• [Stated problem] Collect each line of the records below that contains the word "another", treating uppercase and lowercase letters as different.

• [Material provided]
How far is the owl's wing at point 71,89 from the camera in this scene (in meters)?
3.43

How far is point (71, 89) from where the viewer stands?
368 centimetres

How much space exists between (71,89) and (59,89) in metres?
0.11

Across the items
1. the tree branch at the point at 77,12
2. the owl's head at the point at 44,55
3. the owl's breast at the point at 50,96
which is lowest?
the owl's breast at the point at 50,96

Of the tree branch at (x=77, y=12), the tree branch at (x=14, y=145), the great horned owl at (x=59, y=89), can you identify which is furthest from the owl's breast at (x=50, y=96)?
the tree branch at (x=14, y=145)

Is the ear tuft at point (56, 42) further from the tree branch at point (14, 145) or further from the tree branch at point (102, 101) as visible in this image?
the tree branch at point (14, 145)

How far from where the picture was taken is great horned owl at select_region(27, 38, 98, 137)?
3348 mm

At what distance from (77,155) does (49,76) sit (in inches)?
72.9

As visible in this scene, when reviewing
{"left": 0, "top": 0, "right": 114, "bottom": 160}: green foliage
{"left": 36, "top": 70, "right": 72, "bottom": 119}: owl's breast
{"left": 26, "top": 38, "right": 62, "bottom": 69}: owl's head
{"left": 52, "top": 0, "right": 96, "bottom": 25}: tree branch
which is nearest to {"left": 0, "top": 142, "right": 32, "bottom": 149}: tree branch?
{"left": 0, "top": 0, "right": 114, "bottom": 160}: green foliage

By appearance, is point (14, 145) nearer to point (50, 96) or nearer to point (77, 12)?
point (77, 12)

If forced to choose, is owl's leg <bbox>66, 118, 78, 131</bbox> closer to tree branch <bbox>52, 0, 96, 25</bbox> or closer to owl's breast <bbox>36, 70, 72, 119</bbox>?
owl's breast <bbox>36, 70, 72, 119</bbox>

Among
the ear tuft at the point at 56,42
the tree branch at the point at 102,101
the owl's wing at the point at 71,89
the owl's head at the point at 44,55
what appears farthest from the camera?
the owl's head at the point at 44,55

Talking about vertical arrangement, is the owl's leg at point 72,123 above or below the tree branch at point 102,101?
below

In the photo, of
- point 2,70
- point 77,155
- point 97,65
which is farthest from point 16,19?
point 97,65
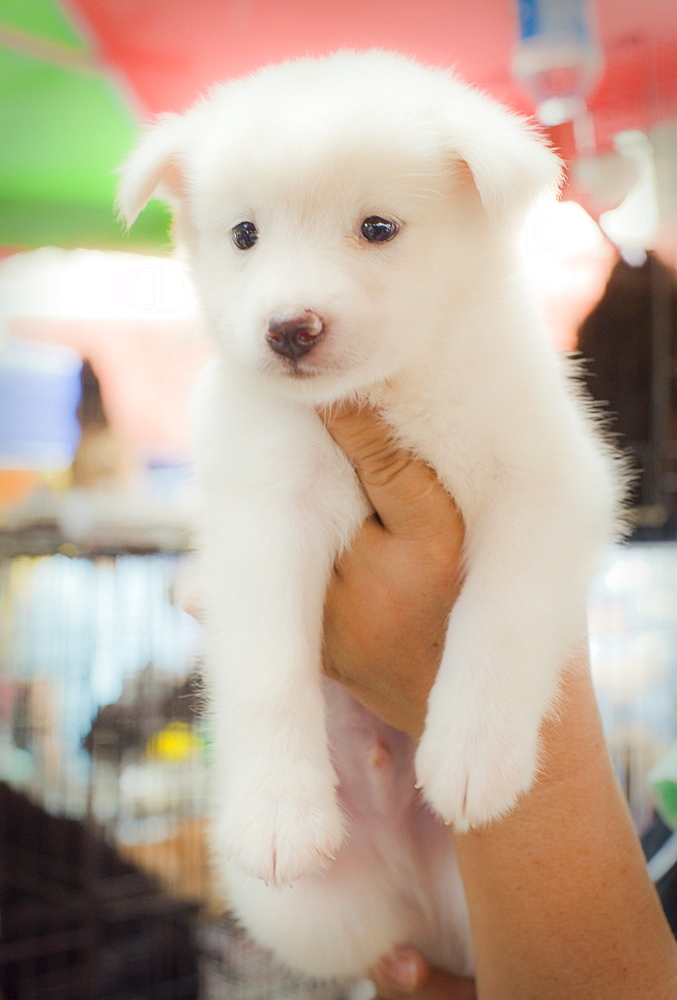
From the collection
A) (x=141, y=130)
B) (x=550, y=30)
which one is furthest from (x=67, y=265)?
(x=550, y=30)

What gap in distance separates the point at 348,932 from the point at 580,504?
27.4 inches

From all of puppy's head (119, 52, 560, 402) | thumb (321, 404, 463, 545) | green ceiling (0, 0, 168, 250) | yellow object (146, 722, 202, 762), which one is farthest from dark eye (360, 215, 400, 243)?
yellow object (146, 722, 202, 762)

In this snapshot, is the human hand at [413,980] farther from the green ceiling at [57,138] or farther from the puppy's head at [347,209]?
the green ceiling at [57,138]

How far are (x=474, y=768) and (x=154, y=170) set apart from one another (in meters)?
0.77

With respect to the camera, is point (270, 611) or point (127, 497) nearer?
point (270, 611)

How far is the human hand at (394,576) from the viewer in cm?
96

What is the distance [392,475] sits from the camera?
3.14 feet

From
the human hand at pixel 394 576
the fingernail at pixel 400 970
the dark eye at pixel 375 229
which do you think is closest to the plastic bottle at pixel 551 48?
the dark eye at pixel 375 229

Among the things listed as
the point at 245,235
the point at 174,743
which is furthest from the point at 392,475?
the point at 174,743

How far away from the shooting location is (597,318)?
7.08ft

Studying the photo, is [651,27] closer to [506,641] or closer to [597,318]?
[597,318]

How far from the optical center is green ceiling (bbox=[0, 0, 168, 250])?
4.60 ft

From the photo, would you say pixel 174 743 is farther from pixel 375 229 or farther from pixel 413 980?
pixel 375 229

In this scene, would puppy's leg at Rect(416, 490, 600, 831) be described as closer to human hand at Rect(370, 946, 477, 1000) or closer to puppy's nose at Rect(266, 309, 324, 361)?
puppy's nose at Rect(266, 309, 324, 361)
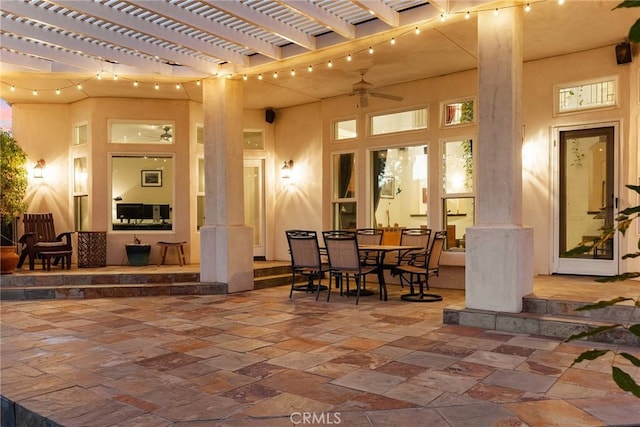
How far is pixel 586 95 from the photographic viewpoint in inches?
258

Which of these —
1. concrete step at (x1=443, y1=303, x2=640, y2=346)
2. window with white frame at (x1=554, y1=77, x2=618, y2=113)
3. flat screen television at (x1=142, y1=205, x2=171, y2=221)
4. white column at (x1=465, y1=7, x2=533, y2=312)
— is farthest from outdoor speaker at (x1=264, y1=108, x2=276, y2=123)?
concrete step at (x1=443, y1=303, x2=640, y2=346)

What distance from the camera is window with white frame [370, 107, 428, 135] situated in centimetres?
796

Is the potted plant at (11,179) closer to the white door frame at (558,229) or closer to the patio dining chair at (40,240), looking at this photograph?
the patio dining chair at (40,240)

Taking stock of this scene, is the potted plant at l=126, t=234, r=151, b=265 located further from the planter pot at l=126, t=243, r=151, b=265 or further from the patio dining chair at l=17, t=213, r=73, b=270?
the patio dining chair at l=17, t=213, r=73, b=270

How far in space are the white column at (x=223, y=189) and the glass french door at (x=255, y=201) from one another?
239cm

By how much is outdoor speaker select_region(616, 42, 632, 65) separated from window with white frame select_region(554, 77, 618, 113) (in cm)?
24

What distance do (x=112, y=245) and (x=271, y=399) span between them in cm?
696

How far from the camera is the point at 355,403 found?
2982mm

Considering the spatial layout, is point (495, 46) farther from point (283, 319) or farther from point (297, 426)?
point (297, 426)

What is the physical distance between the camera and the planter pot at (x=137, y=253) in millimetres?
8703

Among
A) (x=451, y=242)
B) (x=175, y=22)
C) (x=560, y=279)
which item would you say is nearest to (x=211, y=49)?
(x=175, y=22)

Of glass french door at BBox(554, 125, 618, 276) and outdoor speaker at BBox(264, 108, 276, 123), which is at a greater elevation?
outdoor speaker at BBox(264, 108, 276, 123)

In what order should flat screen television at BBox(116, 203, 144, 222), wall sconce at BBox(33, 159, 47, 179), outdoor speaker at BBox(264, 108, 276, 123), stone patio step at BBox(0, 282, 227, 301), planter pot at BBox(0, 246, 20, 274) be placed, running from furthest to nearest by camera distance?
outdoor speaker at BBox(264, 108, 276, 123), wall sconce at BBox(33, 159, 47, 179), flat screen television at BBox(116, 203, 144, 222), planter pot at BBox(0, 246, 20, 274), stone patio step at BBox(0, 282, 227, 301)
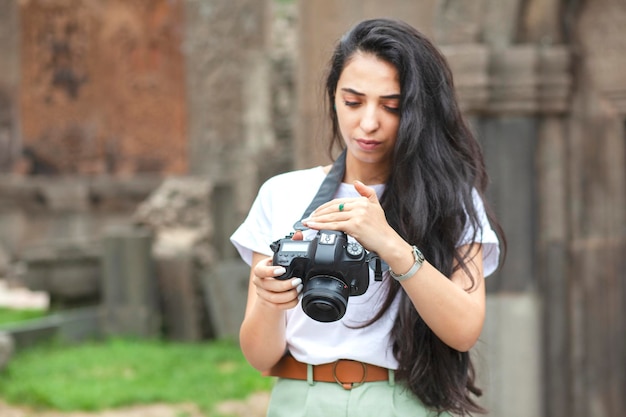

• [Answer to the task]
How far are (x=474, y=768) and (x=154, y=170) set apart from one another (in meters)?
How far in space are the white column at (x=223, y=189) and the glass french door at (x=255, y=201) from one another?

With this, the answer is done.